If you’re nervous about investing in the stock market, you’re not alone. According to a recent Gallup Poll, only about 55% of Americans own stock, whether it’s in the form of individual stocks, mutual funds, or in a 401(k) or IRA.
Investing can be intimidating, particularly during periods of volatility. But it remains one of the best ways to build wealth, so it can pay off over the long term. And there are a few ways you can limit your risks while still reaping the rewards.
1. Diversify your portfolio
The saying about eggs and baskets holds true for investing, and it’s crucial to avoid throwing all your money behind just one or two stocks. If those investments take a turn for the worse, you could potentially lose a lot of money.
If you’re investing in individual stocks, aim to have at least 10 to 15 different stocks in your portfolio. There’s no way to eliminate risk entirely when investing, but the more companies you invest in, the less chance you have of losing a lot of money if one or two of those stocks drop in value.
Keep in mind, though, that investing in too many stocks can quickly become overwhelming. When you invest in individual stocks, you’ll need to stay up-to-date on how the companies are performing so you know whether to hold on to your investments or sell. If you’re investing in several dozen different stocks, it can be tough to keep up with each company. Although diversification is key to a healthy portfolio, it’s also important to find a balance to avoid feeling overwhelmed.
2. Consider investing in index funds
If you’re not keen on the idea of doing loads of research when investing, an index fund may be a better option than individual stocks.
Each of these funds tracks a particular stock market index, such as the S&P 500, the Dow, or the Nasdaq. The index fund includes all the stocks within the index it tracks, so you don’t have to choose which stocks you want to invest in. In addition, many index funds contain hundreds or even thousands of different stocks, so you can instantly diversify your portfolio by investing in a single index fund.
Another major advantage of index funds is that they’re among the lowest-risk investments you can find. Because they’re designed to simply follow the market, you’ll see less volatility and more consistent returns over time. You may not see explosive growth like you could with certain individual stocks, but you will experience slow-but-steady gains over the long run.

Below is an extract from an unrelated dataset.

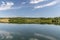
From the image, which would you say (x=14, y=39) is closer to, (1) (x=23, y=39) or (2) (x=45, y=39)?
(1) (x=23, y=39)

3. Be prepared to leave your investments alone for as long as you can
Investing in the stock market is playing the long game. Timing the market is nearly impossible, so it’s better to put your money behind solid investments and then wait. It may take years or even decades to see substantial returns, so patience is key here.
It can be nerve-racking to watch your investments bounce up and down, but if you pull your money out of the market every time stock prices drop, you won’t see as much long-term growth.
The market will always experience some degree of volatility, but over time, it does achieve positive returns. Even when the stock market took a serious tumble back in March, it still managed to make a remarkable recovery. There will inevitably be more market downturns, but as long as you leave your money alone and don’t panic-sell, you can ride out the storm, and your investments will likely come out the other side even stronger.
Investing in the stock market will always carry a certain amount of risk, which can be daunting. But by taking these steps, you can build your long-term wealth while keeping your money as safe as possible.